*DATASET EXTRACT*.
**********
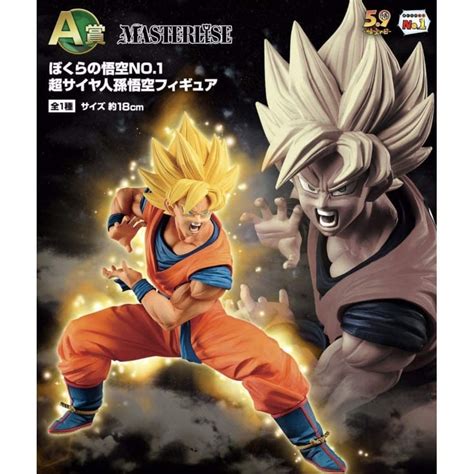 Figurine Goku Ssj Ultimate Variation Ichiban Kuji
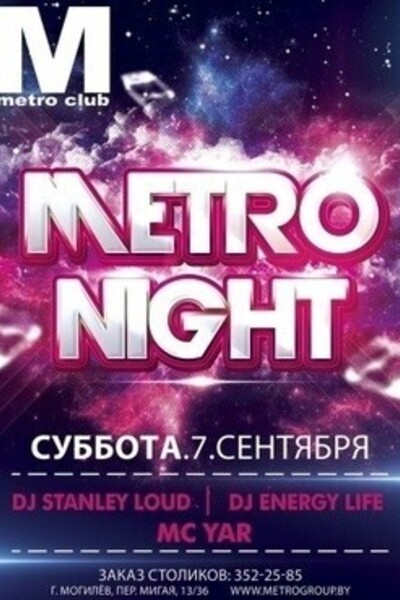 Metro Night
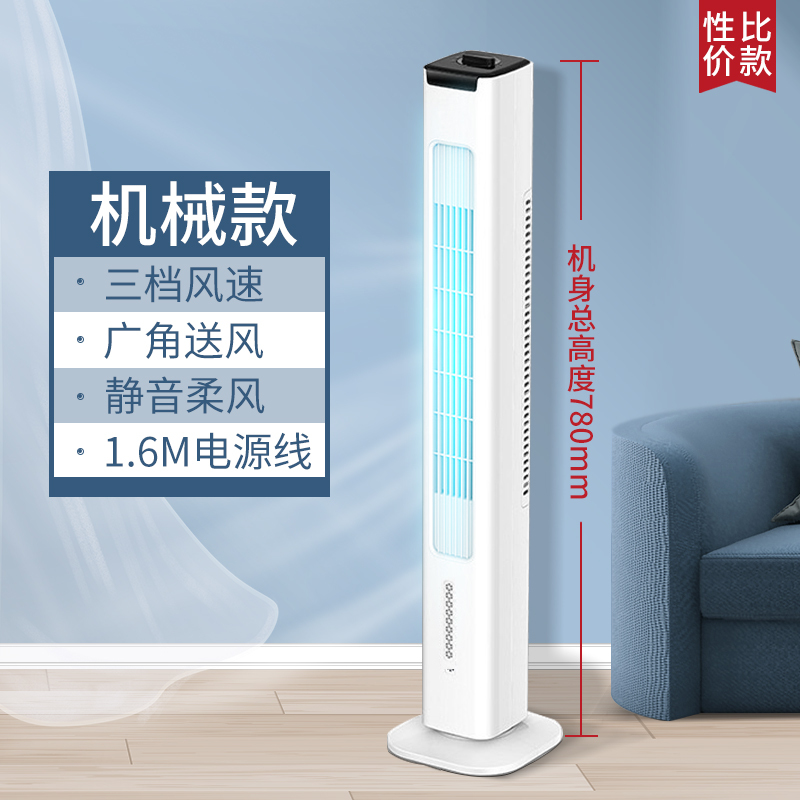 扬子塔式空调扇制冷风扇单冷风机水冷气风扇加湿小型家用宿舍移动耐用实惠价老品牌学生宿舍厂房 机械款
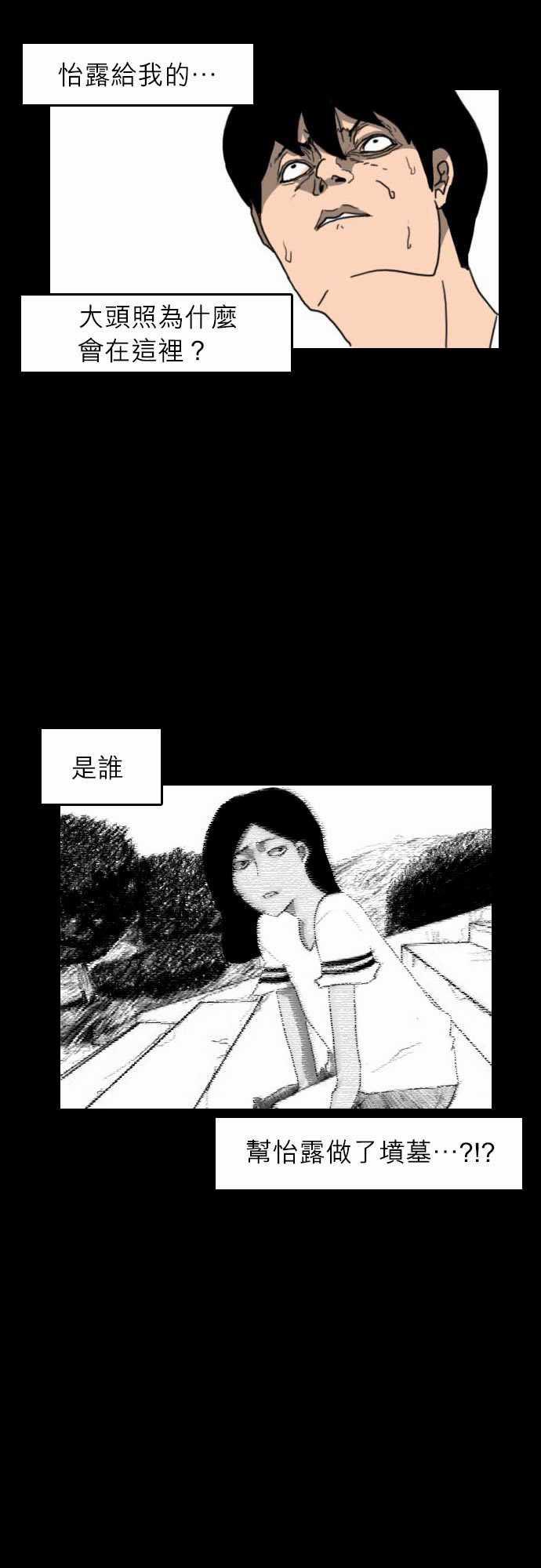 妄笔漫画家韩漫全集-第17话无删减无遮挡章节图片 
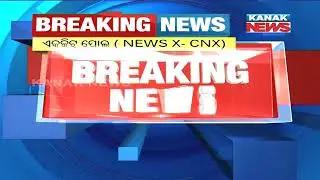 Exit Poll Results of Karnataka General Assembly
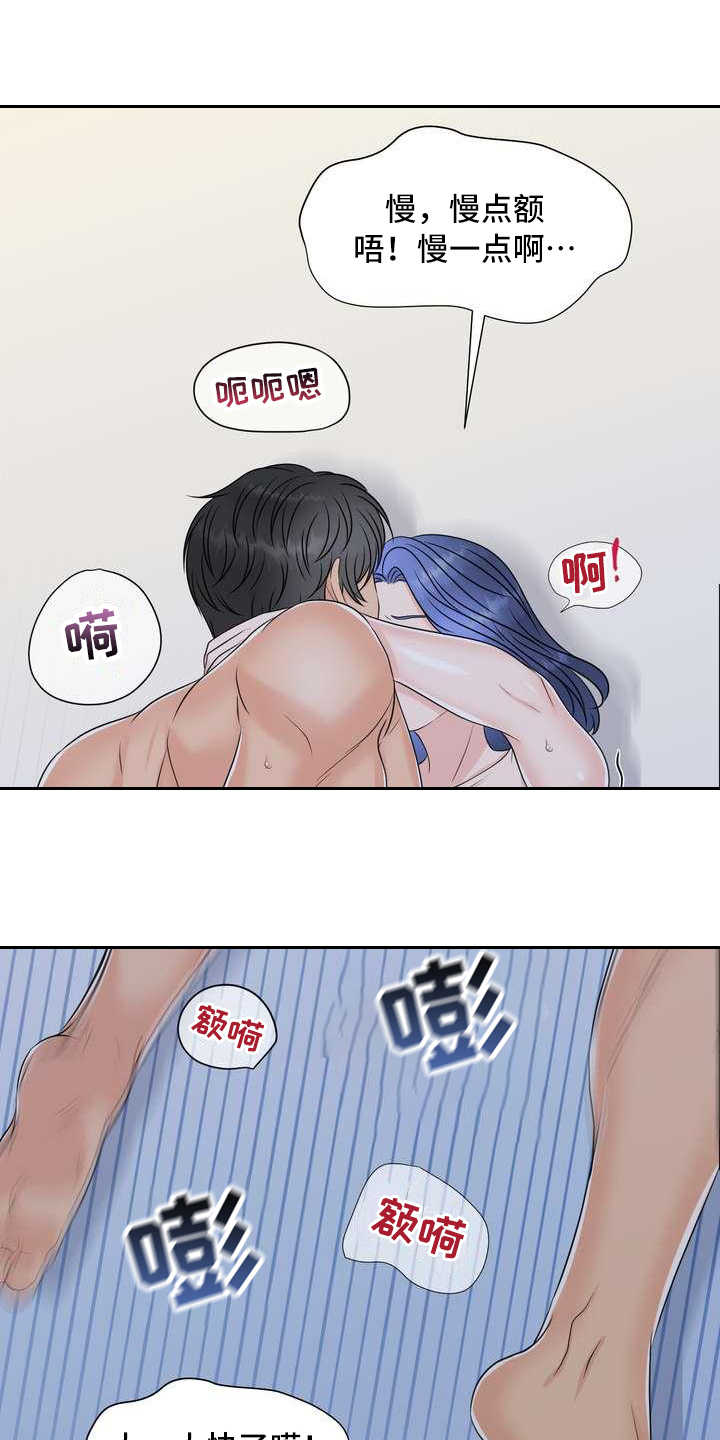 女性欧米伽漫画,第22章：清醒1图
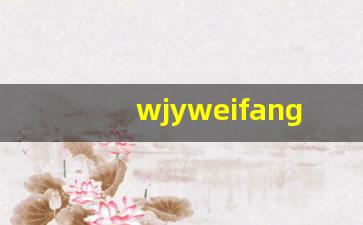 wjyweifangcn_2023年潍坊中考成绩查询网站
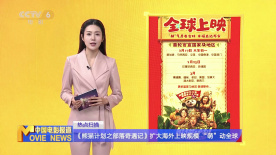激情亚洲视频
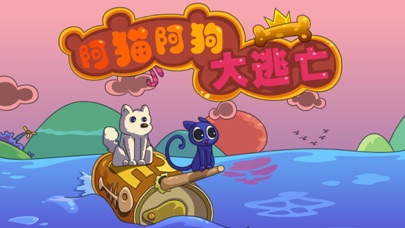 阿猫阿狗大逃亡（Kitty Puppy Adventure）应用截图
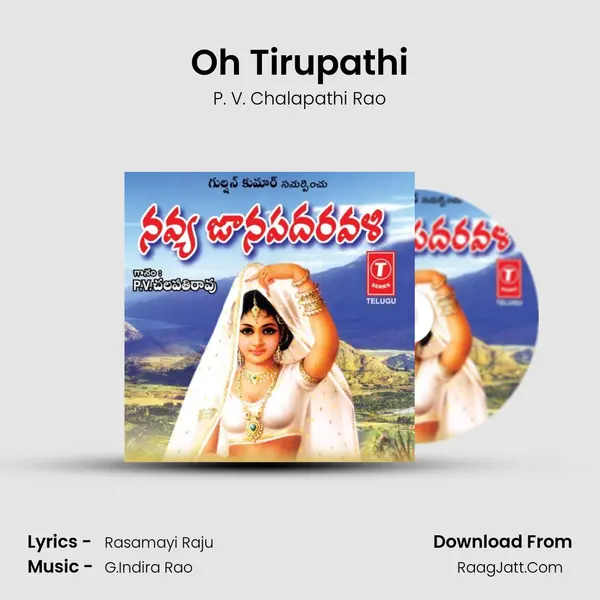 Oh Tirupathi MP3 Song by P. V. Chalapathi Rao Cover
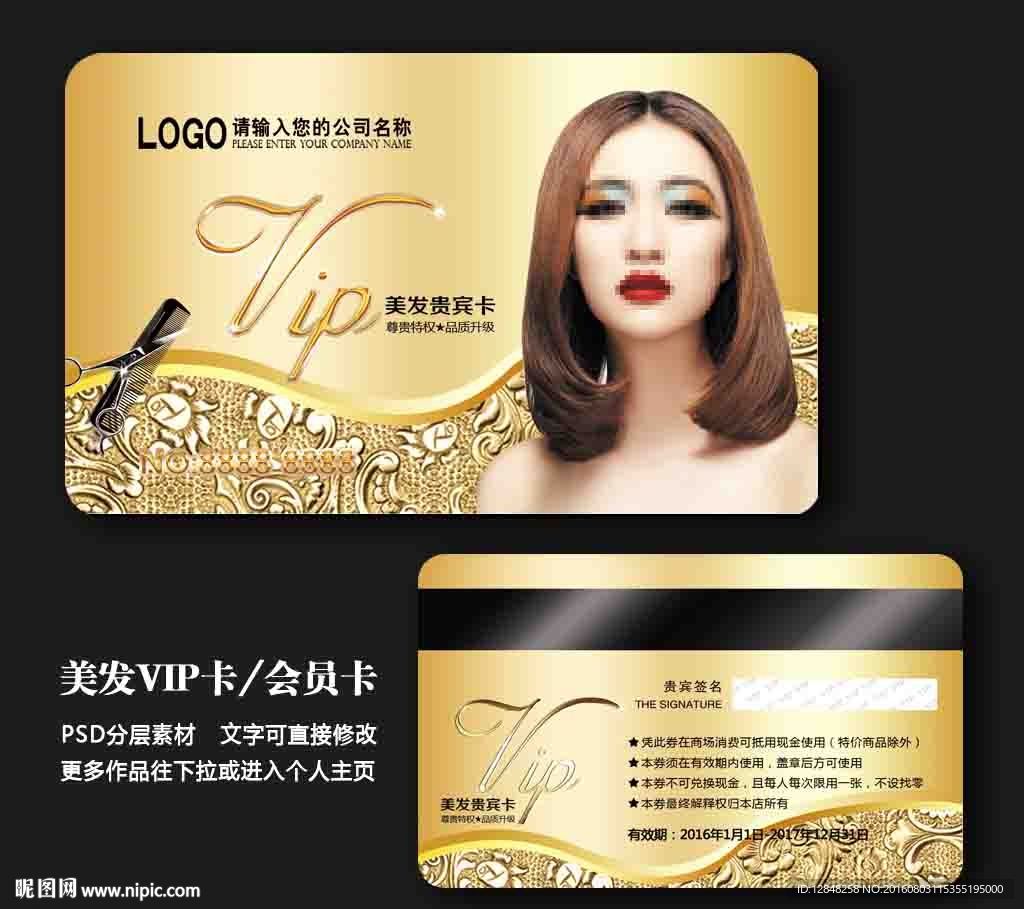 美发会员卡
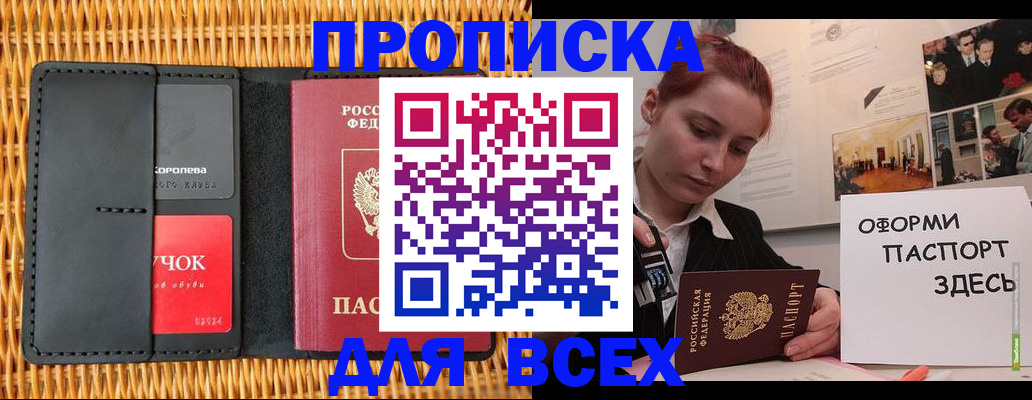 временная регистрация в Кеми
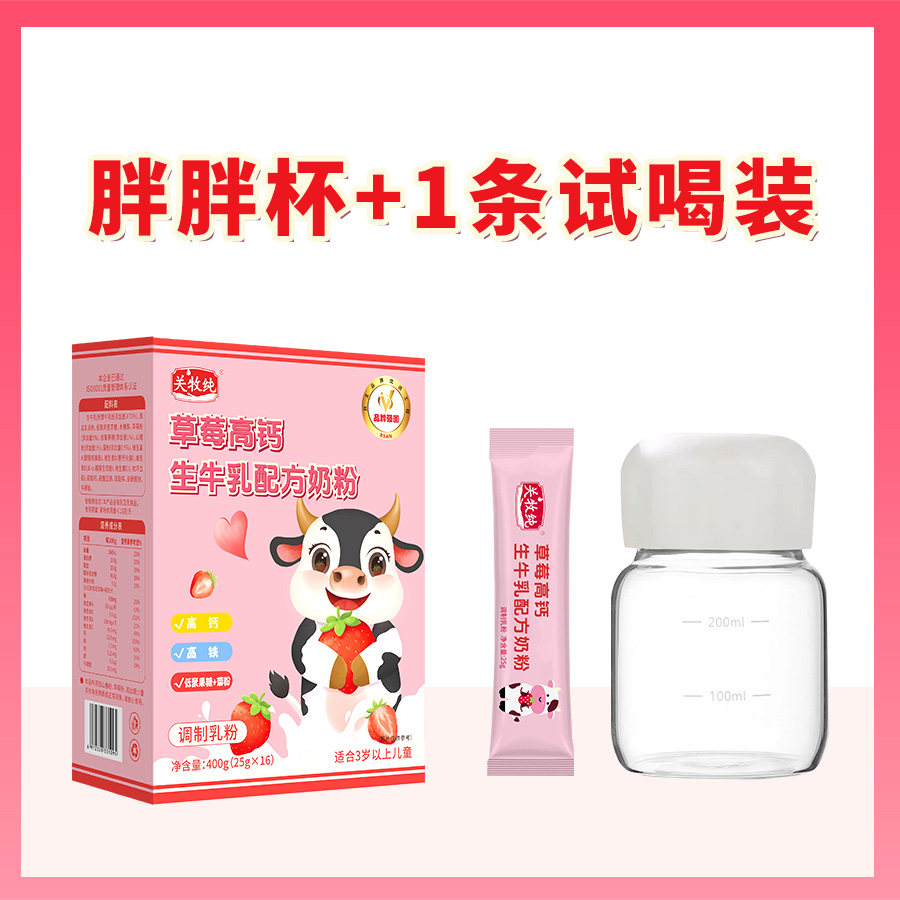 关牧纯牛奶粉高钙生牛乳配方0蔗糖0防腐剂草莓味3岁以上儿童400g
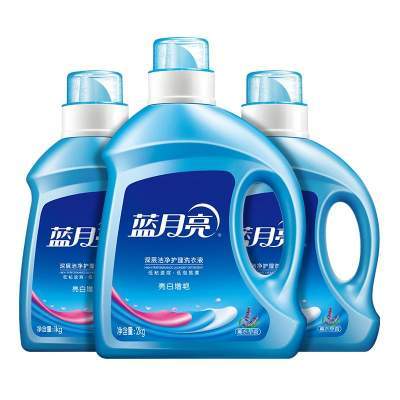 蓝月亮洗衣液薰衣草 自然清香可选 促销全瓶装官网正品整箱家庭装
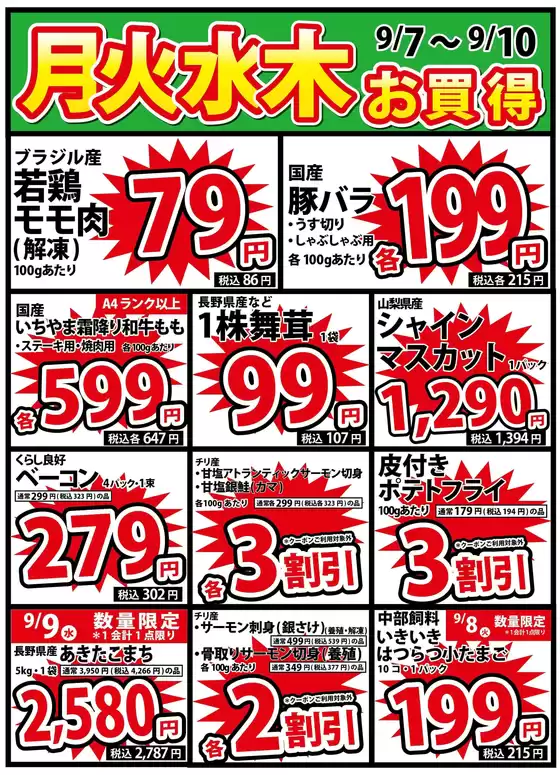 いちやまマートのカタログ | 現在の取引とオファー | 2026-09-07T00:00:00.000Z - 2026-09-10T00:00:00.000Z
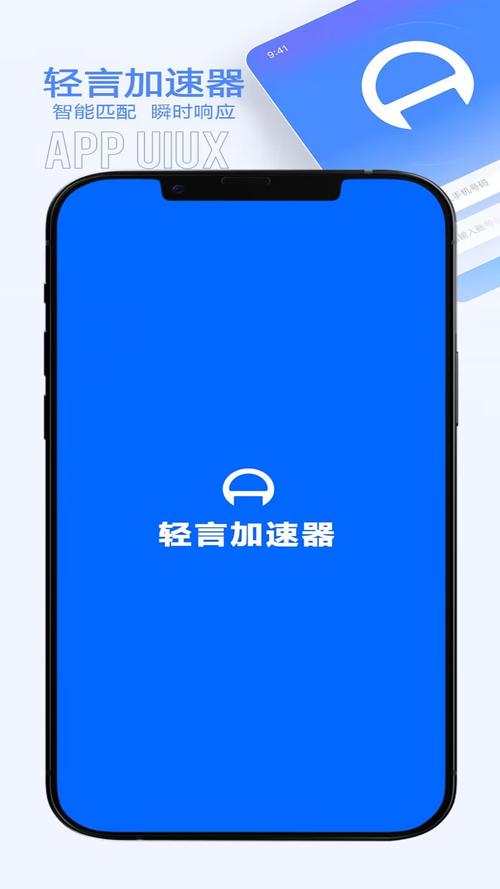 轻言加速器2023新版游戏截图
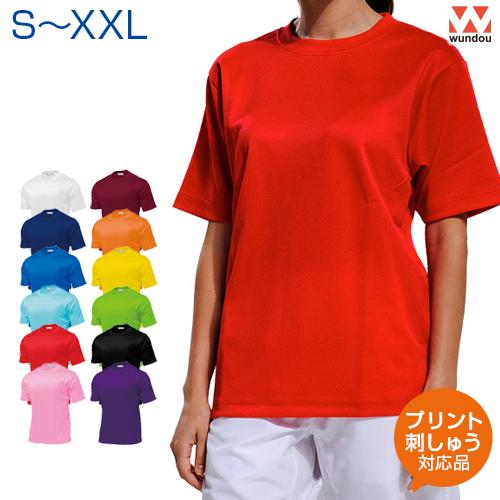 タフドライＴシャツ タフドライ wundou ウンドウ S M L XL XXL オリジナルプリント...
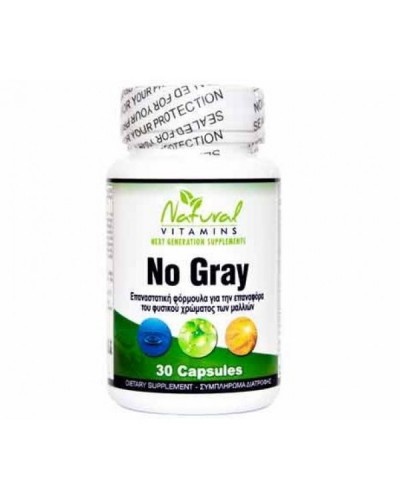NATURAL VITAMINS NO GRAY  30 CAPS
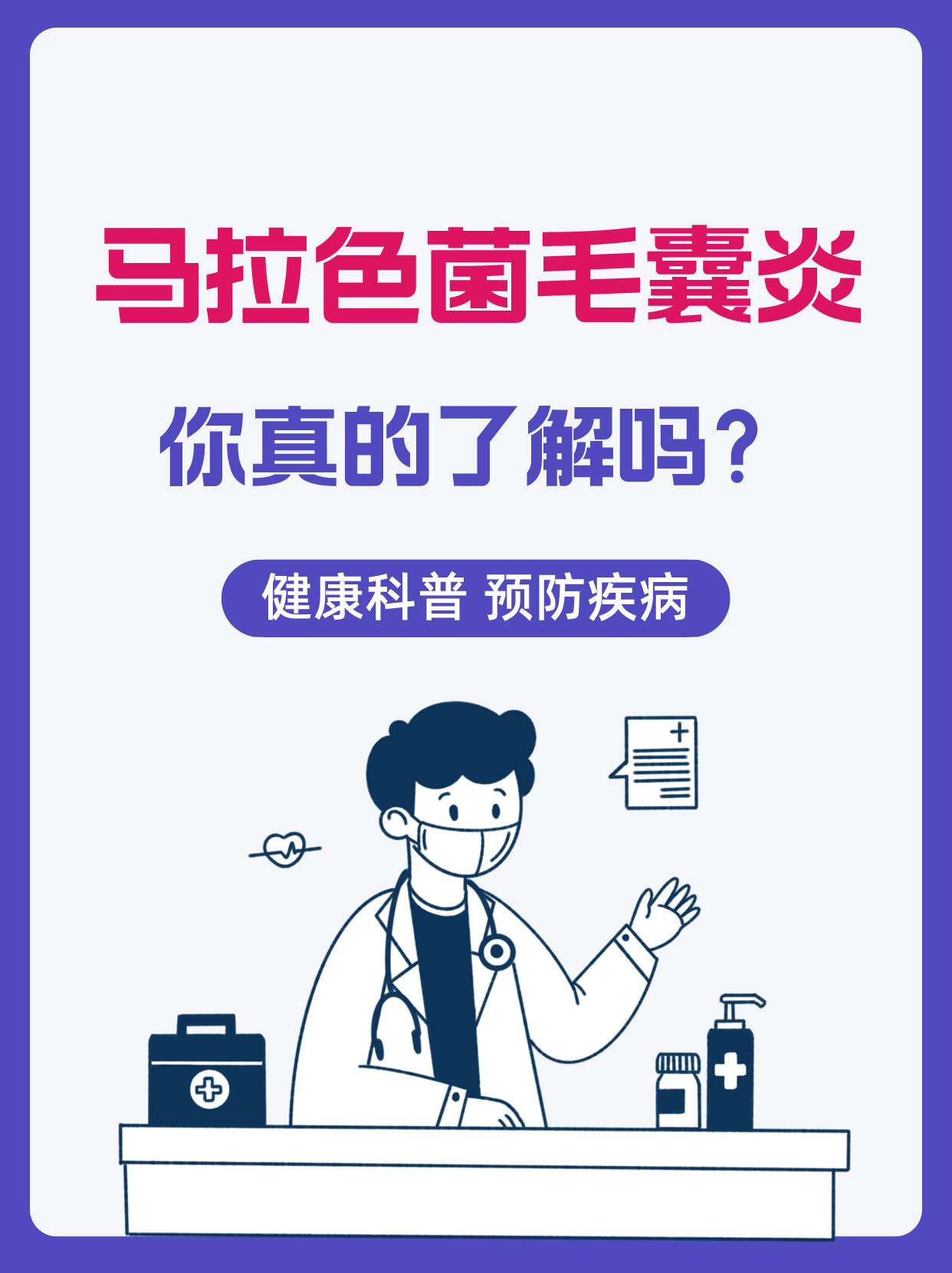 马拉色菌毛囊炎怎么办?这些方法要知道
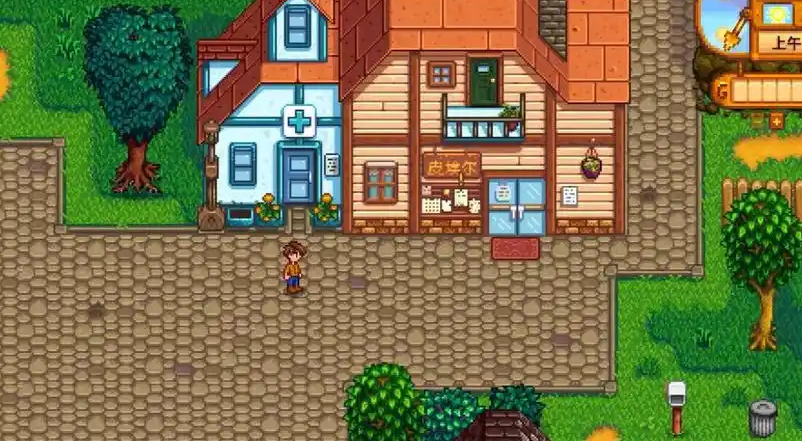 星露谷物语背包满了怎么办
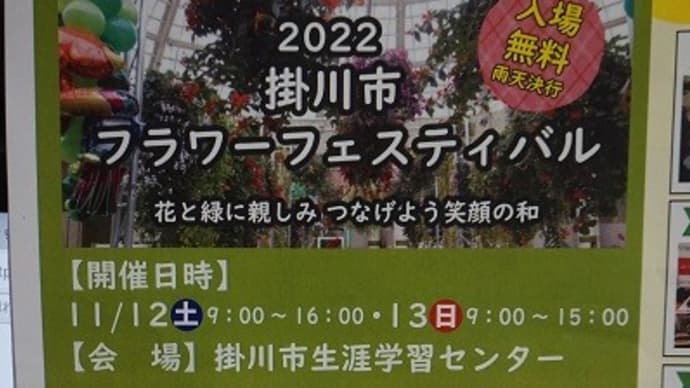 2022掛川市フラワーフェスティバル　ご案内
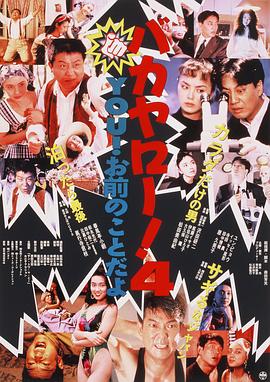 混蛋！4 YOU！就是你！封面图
**********
*WORK ITEM*. Every line from the one containing "Exit Poll Results" to the last line of the material must be returned exactly. Leave out any pictures.

*EXERCISE SOLUTION*.
 Exit Poll Results of Karnataka General Assembly
 女性欧米伽漫画,第22章：清醒1图
 wjyweifangcn_2023年潍坊中考成绩查询网站
激情亚洲视频
 阿猫阿狗大逃亡（Kitty Puppy Adventure）应用截图
 Oh Tirupathi MP3 Song by P. V. Chalapathi Rao Cover
 美发会员卡
 временная регистрация в Кеми
 关牧纯牛奶粉高钙生牛乳配方0蔗糖0防腐剂草莓味3岁以上儿童400g
 蓝月亮洗衣液薰衣草 自然清香可选 促销全瓶装官网正品整箱家庭装
 いちやまマートのカタログ | 現在の取引とオファー | 2026-09-07T00:00:00.000Z - 2026-09-10T00:00:00.000Z
 轻言加速器2023新版游戏截图
 タフドライＴシャツ タフドライ wundou ウンドウ S M L XL XXL オリジナルプリント...
NATURAL VITAMINS NO GRAY  30 CAPS
 马拉色菌毛囊炎怎么办?这些方法要知道
 星露谷物语背包满了怎么办
 2022掛川市フラワーフェスティバル　ご案内
 混蛋！4 YOU！就是你！封面图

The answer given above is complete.